There is a protracted silence between the two women, and finally Valerie says, “Oh, all right! Here’s what happened. I stayed after class to ask a question about a pose. He showed me something which involved his putting his hand near my crotch. And I just … I just spun around and kissed him. And he kissed me back. And we … Right on the floor.”
“On the floor of the studio?”
Valerie nods.
“Wow. The floor. Didn’t it hurt?”
“Yes, it did. In lots of ways. I went home afterward and cried so hard I was howling. But I went to his apartment the next day and we did it again. It was … Well, don’t get mad, but it was the same day you called me over because Don had dumped you. When we drank those martinis. When I left, I took a cab to his place. And that time it was in his bed. He undressed me, and when he saw the lace on my cami, he said, ‘Is this lace from Belgium? Are your earrings Tahitian pearls? Because that’s what you deserve.’ And he touched me with such … reverence. And he looked so deeply into my eyes and he … just … saw me.”
“Oh, please. You don’t think Ben sees you?”

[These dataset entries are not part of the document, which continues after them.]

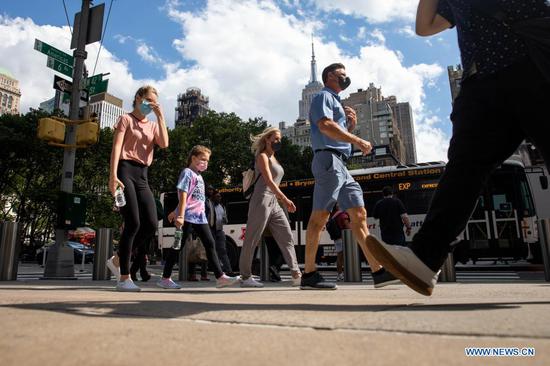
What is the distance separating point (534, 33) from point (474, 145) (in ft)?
2.01

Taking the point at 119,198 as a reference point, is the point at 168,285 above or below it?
below

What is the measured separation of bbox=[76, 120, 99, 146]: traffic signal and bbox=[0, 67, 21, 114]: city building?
11508 cm

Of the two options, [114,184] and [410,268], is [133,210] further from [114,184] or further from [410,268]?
[410,268]

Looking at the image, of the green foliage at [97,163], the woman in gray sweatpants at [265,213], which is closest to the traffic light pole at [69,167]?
the woman in gray sweatpants at [265,213]

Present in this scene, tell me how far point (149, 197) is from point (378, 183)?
29.9 ft

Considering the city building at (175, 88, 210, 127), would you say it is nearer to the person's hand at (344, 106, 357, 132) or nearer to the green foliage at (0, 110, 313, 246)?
the green foliage at (0, 110, 313, 246)

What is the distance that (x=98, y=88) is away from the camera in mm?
9750

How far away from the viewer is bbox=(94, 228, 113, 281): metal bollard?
7.49 meters

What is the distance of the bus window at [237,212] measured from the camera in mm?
13469

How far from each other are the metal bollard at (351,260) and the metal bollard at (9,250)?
558 cm

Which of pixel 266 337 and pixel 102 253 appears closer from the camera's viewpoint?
pixel 266 337

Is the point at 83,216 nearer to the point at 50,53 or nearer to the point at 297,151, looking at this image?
the point at 50,53

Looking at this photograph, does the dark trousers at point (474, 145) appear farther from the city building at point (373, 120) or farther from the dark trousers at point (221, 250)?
the city building at point (373, 120)

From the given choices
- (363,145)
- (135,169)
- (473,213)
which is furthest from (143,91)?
(473,213)
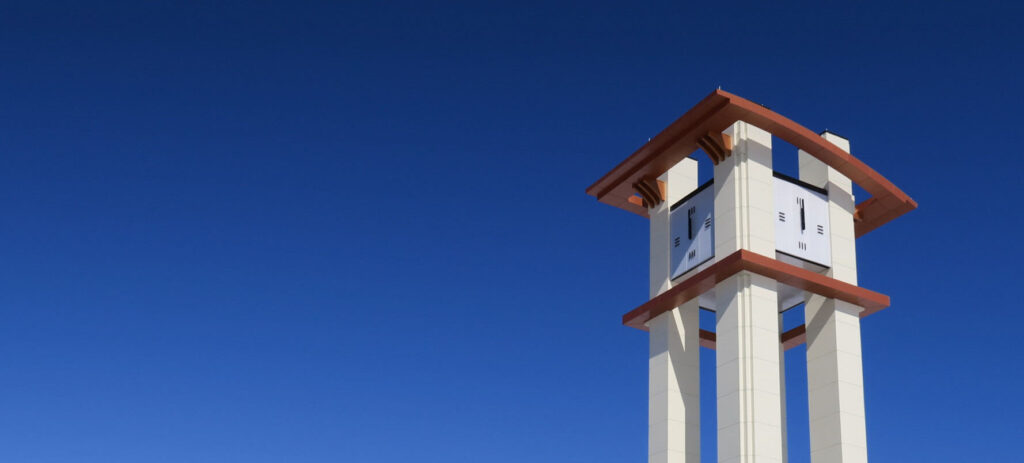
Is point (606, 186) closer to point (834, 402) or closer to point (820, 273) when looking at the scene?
point (820, 273)

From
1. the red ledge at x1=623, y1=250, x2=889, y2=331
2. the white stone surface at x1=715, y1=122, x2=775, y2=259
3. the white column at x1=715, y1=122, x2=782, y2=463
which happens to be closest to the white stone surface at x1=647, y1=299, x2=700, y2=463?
the red ledge at x1=623, y1=250, x2=889, y2=331

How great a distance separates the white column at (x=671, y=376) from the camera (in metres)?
37.2

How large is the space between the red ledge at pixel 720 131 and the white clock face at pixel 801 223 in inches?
55.2

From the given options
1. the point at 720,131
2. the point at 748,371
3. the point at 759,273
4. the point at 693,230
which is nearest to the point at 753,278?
the point at 759,273

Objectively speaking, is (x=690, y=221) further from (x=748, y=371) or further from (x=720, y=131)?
(x=748, y=371)

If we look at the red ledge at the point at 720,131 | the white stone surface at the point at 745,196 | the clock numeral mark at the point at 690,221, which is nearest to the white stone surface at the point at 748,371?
the white stone surface at the point at 745,196

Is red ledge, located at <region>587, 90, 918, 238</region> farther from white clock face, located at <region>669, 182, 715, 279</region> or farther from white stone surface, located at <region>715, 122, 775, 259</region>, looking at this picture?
white clock face, located at <region>669, 182, 715, 279</region>

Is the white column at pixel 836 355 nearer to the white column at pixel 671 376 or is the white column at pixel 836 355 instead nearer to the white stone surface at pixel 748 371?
the white stone surface at pixel 748 371

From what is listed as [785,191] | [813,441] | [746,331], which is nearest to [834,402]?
[813,441]

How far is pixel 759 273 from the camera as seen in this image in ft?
117

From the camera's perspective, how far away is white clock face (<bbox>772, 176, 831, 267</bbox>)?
37594 mm

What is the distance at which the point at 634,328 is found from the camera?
133ft

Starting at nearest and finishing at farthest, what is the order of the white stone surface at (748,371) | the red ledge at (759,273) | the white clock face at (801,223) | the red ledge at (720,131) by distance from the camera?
the white stone surface at (748,371) → the red ledge at (759,273) → the red ledge at (720,131) → the white clock face at (801,223)

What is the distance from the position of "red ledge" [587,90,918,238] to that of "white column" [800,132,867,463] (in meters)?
1.11
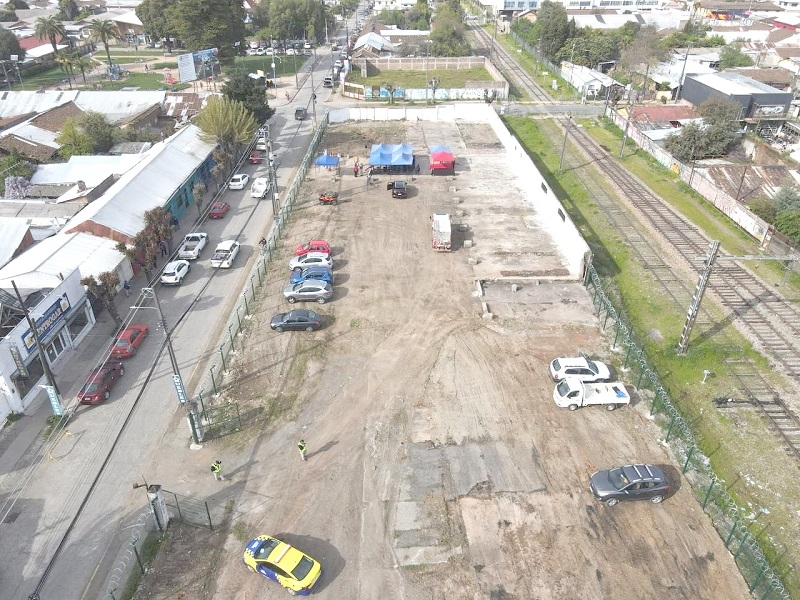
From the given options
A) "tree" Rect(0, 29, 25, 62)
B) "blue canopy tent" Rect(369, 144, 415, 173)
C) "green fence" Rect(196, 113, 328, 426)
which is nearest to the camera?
"green fence" Rect(196, 113, 328, 426)

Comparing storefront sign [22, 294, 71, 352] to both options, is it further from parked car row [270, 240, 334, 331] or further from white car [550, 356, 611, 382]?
white car [550, 356, 611, 382]

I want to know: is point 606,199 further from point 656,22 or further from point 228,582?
point 656,22

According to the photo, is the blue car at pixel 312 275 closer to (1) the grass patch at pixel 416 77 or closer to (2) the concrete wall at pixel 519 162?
(2) the concrete wall at pixel 519 162

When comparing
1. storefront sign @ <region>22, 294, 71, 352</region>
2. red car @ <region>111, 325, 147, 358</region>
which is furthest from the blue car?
storefront sign @ <region>22, 294, 71, 352</region>

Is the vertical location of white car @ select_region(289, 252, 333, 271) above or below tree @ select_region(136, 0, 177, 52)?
below

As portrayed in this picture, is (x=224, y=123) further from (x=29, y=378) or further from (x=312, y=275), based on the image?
(x=29, y=378)

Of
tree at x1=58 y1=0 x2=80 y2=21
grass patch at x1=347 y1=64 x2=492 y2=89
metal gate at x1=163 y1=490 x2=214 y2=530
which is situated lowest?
metal gate at x1=163 y1=490 x2=214 y2=530
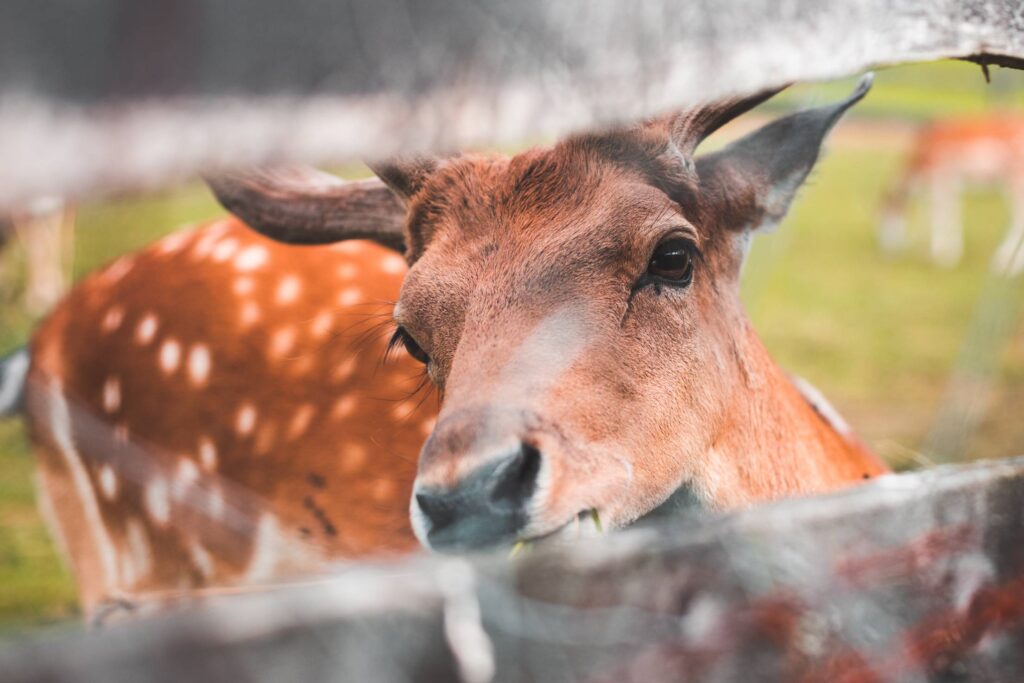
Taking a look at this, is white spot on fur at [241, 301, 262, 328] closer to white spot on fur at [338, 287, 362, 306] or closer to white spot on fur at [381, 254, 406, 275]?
white spot on fur at [338, 287, 362, 306]

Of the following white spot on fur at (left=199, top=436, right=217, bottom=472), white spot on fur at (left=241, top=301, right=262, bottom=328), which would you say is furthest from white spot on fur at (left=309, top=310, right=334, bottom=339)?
white spot on fur at (left=199, top=436, right=217, bottom=472)

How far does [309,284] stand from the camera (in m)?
2.66

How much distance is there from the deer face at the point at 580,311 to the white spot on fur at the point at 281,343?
0.84 metres

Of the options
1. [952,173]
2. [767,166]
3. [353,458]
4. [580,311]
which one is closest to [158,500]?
[353,458]

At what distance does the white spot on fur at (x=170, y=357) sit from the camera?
101 inches

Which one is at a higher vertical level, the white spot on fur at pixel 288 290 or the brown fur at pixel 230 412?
the white spot on fur at pixel 288 290

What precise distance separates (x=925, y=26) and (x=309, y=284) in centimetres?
199

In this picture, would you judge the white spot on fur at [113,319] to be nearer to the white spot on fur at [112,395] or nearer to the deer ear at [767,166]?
the white spot on fur at [112,395]

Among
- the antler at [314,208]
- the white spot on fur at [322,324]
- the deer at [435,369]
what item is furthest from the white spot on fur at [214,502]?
the antler at [314,208]

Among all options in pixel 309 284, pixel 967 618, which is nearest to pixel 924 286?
pixel 309 284

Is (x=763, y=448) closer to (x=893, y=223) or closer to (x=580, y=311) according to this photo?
(x=580, y=311)

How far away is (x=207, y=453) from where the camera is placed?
8.30ft

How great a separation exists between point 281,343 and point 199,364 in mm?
221

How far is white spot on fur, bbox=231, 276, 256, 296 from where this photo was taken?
2.64 metres
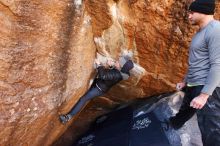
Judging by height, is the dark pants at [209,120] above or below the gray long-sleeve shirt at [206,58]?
below

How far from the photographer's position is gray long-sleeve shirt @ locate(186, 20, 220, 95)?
2756mm

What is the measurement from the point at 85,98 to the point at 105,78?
35 centimetres

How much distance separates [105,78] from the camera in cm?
424

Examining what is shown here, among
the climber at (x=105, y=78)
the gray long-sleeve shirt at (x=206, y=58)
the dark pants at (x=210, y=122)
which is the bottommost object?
the dark pants at (x=210, y=122)

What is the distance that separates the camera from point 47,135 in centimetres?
417

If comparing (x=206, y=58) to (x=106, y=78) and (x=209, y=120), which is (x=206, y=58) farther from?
(x=106, y=78)

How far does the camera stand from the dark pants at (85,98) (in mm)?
4297

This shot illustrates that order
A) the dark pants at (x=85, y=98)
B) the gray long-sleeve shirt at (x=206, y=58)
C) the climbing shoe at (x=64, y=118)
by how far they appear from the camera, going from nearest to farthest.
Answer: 1. the gray long-sleeve shirt at (x=206, y=58)
2. the climbing shoe at (x=64, y=118)
3. the dark pants at (x=85, y=98)

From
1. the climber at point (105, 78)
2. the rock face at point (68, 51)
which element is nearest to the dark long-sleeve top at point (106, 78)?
the climber at point (105, 78)

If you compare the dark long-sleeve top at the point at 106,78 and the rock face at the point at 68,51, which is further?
the dark long-sleeve top at the point at 106,78

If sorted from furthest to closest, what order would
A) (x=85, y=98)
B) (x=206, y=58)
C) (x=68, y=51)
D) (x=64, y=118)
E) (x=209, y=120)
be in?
(x=85, y=98)
(x=64, y=118)
(x=209, y=120)
(x=68, y=51)
(x=206, y=58)

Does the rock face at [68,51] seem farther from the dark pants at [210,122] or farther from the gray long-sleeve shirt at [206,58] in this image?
the gray long-sleeve shirt at [206,58]

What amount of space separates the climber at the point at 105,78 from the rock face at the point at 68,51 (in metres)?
0.08

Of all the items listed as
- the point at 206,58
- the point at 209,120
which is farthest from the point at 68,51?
the point at 209,120
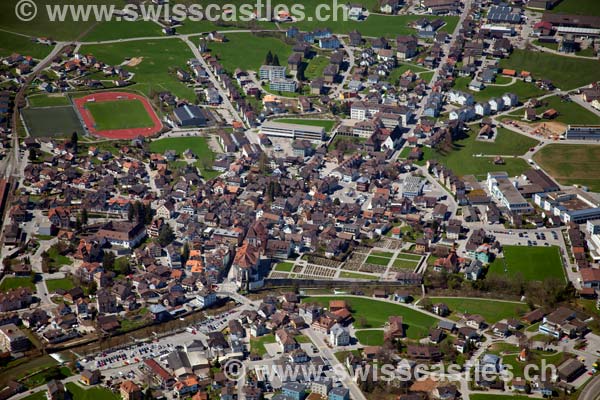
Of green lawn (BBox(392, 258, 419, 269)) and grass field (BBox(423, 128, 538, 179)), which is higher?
grass field (BBox(423, 128, 538, 179))

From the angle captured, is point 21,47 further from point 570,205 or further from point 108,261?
point 570,205

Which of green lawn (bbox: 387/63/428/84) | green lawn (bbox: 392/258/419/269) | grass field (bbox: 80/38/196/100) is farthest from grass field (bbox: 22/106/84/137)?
green lawn (bbox: 392/258/419/269)

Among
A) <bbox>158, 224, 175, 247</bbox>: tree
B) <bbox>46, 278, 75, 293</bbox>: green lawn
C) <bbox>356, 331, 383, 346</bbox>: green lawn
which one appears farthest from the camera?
<bbox>158, 224, 175, 247</bbox>: tree

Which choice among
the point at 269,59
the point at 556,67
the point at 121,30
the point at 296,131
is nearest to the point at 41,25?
the point at 121,30

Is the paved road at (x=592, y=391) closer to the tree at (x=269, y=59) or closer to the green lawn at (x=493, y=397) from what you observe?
the green lawn at (x=493, y=397)

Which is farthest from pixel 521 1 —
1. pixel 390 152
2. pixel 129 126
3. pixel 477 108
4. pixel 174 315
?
pixel 174 315

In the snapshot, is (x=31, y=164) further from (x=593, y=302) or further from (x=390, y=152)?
(x=593, y=302)

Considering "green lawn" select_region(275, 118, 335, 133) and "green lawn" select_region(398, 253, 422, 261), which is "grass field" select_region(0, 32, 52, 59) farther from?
"green lawn" select_region(398, 253, 422, 261)

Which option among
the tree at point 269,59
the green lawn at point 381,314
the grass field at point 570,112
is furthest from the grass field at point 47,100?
the grass field at point 570,112
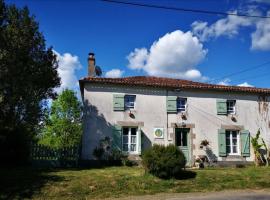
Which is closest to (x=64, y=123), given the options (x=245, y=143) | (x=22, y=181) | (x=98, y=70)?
(x=98, y=70)

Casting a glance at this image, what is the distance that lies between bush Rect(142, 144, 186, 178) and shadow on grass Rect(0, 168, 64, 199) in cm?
383

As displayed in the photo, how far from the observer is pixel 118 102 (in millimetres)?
20062

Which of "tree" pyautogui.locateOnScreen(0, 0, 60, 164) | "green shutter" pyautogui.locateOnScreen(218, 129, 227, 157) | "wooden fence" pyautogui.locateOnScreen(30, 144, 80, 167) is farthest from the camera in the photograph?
"green shutter" pyautogui.locateOnScreen(218, 129, 227, 157)

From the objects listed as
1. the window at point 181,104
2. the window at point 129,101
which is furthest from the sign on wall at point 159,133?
the window at point 129,101

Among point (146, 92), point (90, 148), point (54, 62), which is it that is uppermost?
point (54, 62)

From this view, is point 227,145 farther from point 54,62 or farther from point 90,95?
point 54,62

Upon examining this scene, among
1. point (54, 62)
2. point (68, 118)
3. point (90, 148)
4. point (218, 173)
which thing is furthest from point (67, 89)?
point (218, 173)

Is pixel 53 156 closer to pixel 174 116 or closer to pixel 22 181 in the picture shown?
pixel 22 181

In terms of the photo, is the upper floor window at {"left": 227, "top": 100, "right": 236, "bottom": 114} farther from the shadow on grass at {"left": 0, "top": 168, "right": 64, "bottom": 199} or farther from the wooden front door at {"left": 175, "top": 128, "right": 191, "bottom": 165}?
the shadow on grass at {"left": 0, "top": 168, "right": 64, "bottom": 199}

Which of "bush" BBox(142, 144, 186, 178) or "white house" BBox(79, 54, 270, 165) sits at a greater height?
"white house" BBox(79, 54, 270, 165)

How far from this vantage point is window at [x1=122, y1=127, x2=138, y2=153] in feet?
65.2

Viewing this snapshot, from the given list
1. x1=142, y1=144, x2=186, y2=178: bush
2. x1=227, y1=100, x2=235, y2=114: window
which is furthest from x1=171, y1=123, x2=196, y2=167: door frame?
x1=142, y1=144, x2=186, y2=178: bush

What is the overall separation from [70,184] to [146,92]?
8.87 metres

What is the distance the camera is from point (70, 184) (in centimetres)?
1334
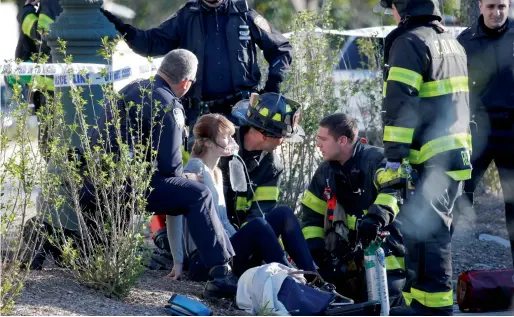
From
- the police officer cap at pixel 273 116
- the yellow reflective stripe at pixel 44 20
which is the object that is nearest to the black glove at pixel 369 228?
the police officer cap at pixel 273 116

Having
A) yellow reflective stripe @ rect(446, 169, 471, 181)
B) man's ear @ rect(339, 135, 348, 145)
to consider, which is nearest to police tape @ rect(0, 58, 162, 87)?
man's ear @ rect(339, 135, 348, 145)

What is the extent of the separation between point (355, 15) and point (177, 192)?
1017 centimetres

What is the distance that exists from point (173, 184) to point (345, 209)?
119 centimetres

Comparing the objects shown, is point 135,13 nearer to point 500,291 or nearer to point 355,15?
point 355,15

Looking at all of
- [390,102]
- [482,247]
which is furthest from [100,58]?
[482,247]

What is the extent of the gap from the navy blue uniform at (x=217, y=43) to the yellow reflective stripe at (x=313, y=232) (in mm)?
1263

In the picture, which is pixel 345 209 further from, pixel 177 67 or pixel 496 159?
pixel 177 67

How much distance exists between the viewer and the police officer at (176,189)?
5.46 meters

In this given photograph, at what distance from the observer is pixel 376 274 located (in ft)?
18.1

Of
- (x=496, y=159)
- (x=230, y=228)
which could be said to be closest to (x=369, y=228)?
(x=230, y=228)

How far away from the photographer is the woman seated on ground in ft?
19.0

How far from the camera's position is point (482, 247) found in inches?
318

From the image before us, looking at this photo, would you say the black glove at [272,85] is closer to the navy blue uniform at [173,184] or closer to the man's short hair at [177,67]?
the man's short hair at [177,67]

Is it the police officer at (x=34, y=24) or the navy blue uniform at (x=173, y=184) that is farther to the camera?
the police officer at (x=34, y=24)
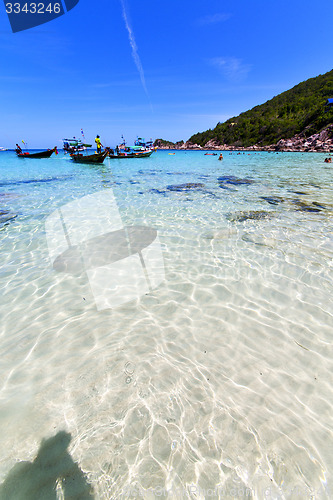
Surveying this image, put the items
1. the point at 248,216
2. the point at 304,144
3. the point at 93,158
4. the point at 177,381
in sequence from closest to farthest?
1. the point at 177,381
2. the point at 248,216
3. the point at 93,158
4. the point at 304,144

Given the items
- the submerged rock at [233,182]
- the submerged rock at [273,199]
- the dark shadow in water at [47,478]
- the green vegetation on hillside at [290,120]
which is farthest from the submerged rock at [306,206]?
the green vegetation on hillside at [290,120]

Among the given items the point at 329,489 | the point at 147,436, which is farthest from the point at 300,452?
the point at 147,436

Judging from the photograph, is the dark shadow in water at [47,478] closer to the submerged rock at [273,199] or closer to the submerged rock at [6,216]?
the submerged rock at [6,216]

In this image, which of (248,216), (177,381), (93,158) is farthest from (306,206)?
(93,158)

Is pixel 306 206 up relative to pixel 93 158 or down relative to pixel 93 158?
down

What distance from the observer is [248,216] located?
8.65 m

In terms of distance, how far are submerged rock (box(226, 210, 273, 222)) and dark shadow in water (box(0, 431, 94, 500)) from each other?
7.95m

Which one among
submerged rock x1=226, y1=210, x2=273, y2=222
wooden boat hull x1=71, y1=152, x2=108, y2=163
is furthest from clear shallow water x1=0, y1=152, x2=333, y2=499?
wooden boat hull x1=71, y1=152, x2=108, y2=163

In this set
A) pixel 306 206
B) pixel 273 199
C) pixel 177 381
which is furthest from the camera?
pixel 273 199

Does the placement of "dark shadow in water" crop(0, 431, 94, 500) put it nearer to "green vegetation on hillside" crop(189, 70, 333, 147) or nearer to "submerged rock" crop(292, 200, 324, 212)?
"submerged rock" crop(292, 200, 324, 212)

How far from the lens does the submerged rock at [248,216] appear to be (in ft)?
27.4

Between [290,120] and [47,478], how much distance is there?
130319 millimetres

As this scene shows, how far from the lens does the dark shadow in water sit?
171 cm

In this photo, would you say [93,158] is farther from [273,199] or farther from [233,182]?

“Ben and I were having trouble at the time. We were in this thing where we were just really having trouble. He was basically ignoring me. And I him. And so the prospect of having such a gentle and romantic and attentive lover was something that was so appealing. Maybe it was a little midlife crisis. I thought, I just want to try this. I’ll probably never have the opportunity to try this again. And it won’t hurt anyone.”
Irene says nothing.
“I know,” Valerie says. “I know it hurts everyone. Especially when YeeYee started telling me to leave my marriage.”
“That’s when you broke it off, right?”
“Nope.”
“You’re still seeing him?”
“Nope.”
“Then …”
“He broke it off,” Valerie says, the color rising in her cheeks.
“Wow. You got dumped by your qigong instructor?” Irene can’t help it; she starts to laugh. “Did you say, Oh, YeeYee, please don’t leave leave me?”
“Yeah, it’s not really so funny, Irene.”
“I know it’s not. I’m sorry.”
The waiter comes over to their table. “Everything delicious here?”
“I’d say so,” Irene says.
“Anyway,” Valerie says. “This was just to clue you in on the idea of ‘perfect marriages.’ The truth is, if he hadn’t called it off, I would have. Honestly. I was coming to my senses.”